▶ _TO BE DONE_:
The article below is about school CCAs. List each commitment it says Cady was already carrying as a Secondary 4 student before the parade training was announced.

▶ _PASSAGE SHOWN_:
::::::::::
Did Your CCA Actually Develop You, Or Just Keep You Busy?
This story is part of RICE Media’s Storytellers initiative, a mentorship programme for budding content creators to learn about the art of creative non-fiction. This piece is a product of a partnership between RICE Media and Singapore Management University (SMU) for its Professional Writing module.

Top image: Darren Satria / RICE file photo

It was in 2022 that Cady* stumbled upon a leaked Google Form response from her favourite teacher that contained a backhanded comment about her. It read, “Cady is a bright student in class, but has a tendency to pick and choose her commitments.”

The teacher had been referring to Cady’s Co-Curricular Activities (CCAs). Feeling overwhelmed by her academic load, she opted out of representing the school’s dance troupe in the National Day Parade.

A Secondary 4 student at the time, Cady felt she had overcommitted rather than being picky about her responsibilities. Running a tutoring programme, launching a social impact project, and attending seven hours of dance training every week already resulted in her being sleep-deprived, on top of struggling academically.

She had been doing exactly what extracurriculars are supposed to help students with—figuring out what she cared about and protecting it. The school saw it differently.

“I loved all the activities I was doing. Genuinely, I felt so excited working on each project, because those were all things I was passionate about and could see its impact on the people around me, and it was where I was growing the most as a person,” Cady reminisces. 

“But I couldn’t handle any more (work)—it (had) reached a point where I was walking a thin line between loving what I was doing and burning out.”

So when the teachers in charge announced the “incredible honour” to perform in NDP, Cady was already running on fumes. Training took up full Saturdays, which she had already spent studying and working on her social impact project—activities she had prior commitments to and that fuelled her even more —all the way until 9th August. 

Cady sent in her opt-out letter, along with several of her peers. It was then that she found leaked form responses containing testimonials for a position she had applied for via a link one of the teachers had mistakenly sent.
::::::::::
▶ _RECORDS PROVIDED_:

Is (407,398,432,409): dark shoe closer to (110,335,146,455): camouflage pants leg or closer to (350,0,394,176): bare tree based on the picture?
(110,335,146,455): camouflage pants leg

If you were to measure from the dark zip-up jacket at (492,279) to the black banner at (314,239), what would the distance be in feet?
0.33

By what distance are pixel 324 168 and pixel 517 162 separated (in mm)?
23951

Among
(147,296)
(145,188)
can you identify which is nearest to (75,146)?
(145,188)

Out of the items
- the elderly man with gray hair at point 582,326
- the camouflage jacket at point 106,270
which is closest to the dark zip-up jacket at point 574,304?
::::::::::
▶ _OUTPUT BELOW_:
- Running a tutoring programme
- Launching a social impact project
- Attending seven hours of dance training every week